Nova
cara do capitalismo brasileiro, que tem como base tecnologia, inovação e
criatividade
Talvez poucas pessoas saibam dizer quem são David Velez,
Fabrício Bloise e André Street. Mas, certamente, boa parte do País já ouviu
falar das marcas criadas por eles, como Nubank, iFood, Playkids e Stone. Essa
geração de empresários é a nova cara do capitalismo brasileiro, que tem como
base tecnologia, inovação e criatividade.
Ao contrário de empresas tradicionais, que ainda sofrem para
superar a grave crise que assolou o País, seus negócios crescem a dois dígitos
por mês, empregam como nunca e valem bilhões de reais - só as cinco maiores
companhias dessa nova economia (Nubank, 99, Stone, PagSeguro e Movile) valem
cerca de R$ 89 bilhões. No jargão do mercado, elas são chamadas de unicórnio,
startups que alcançaram a marca de US$ 1 bilhão em valor de mercado.
Criada em 2012 por André Street e Eduardo Pontes, a Stone
está bem acima desse patamar. A empresa de meios de pagamentos, mercado
conhecido pelas "maquininhas", captou US$ 1,5 bilhão na bolsa
norte-americana Nasdaq em outubro e, hoje, está avaliada em R$ 31 bilhões. A
valorização traduz o potencial de crescimento da empresa, que elevou em 104% a
carteira de clientes em 2018 e, até setembro, já havia faturado R$ 1,04 bilhão,
com crescimento de 102% em relação a igual período de 2017.

Dados registrados ->

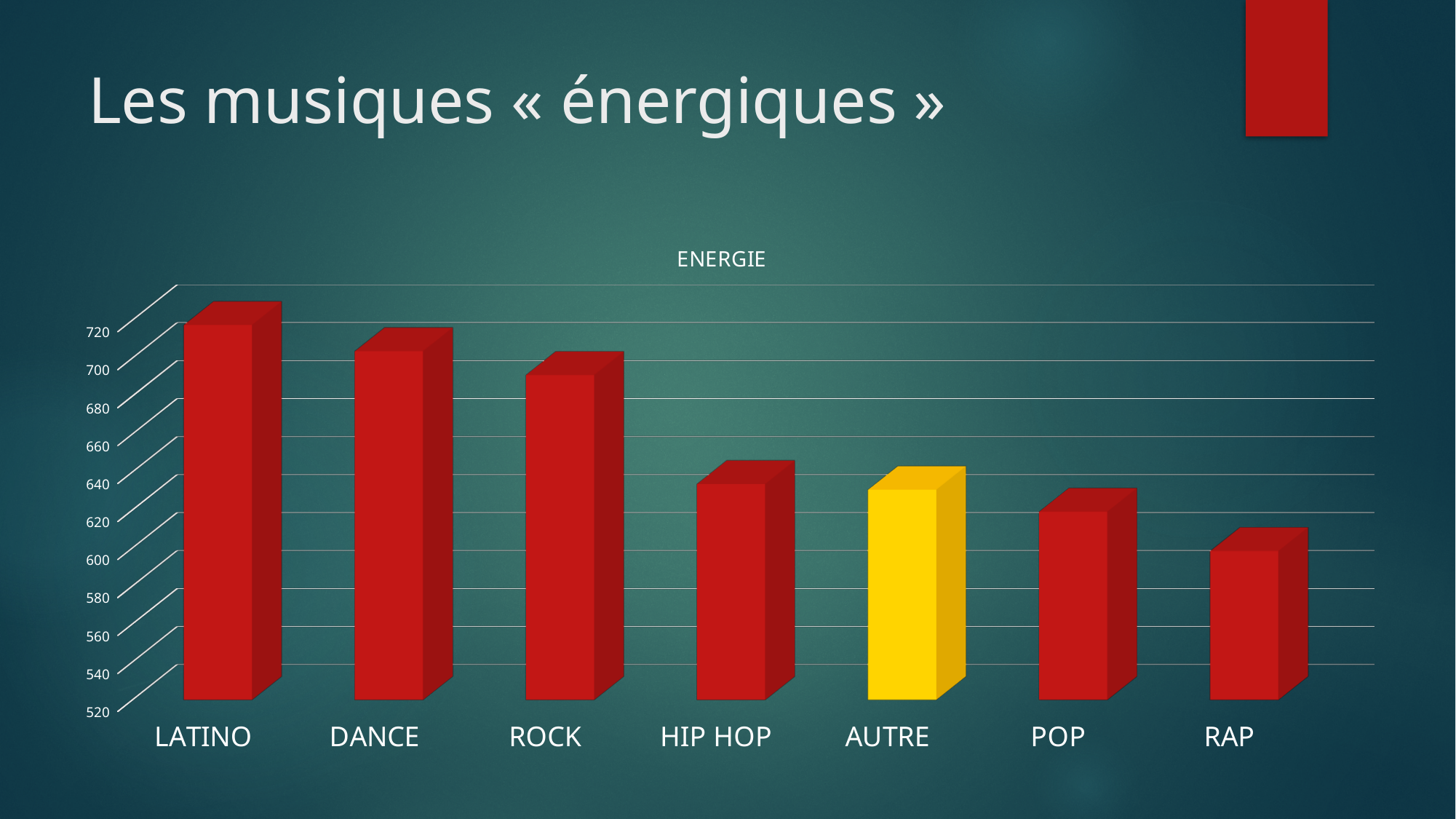
Which category has the highest ENERGIE value? LATINO Which category has the lowest ENERGIE value? RAP Which has a higher ENERGIE value, ROCK or HIP HOP? ROCK How many music categories are plotted on the chart? 7 What kind of chart is shown on the slide? bar chart Is the value for HIP HOP greater or less than 660? less Is the value for RAP greater or less than 580? greater Is the value for POP greater or less than 640? less Which has a higher ENERGIE value, DANCE or POP? DANCE Do the values rise or fall from left to right across the categories? fall Which category's bar is coloured yellow instead of red? AUTRE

O que fazer -> Liste as empresas que o trecho do texto aponta como as cinco maiores companhias da nova economia.

Resposta abaixo -> Nubank, 99, Stone, PagSeguro e Movile.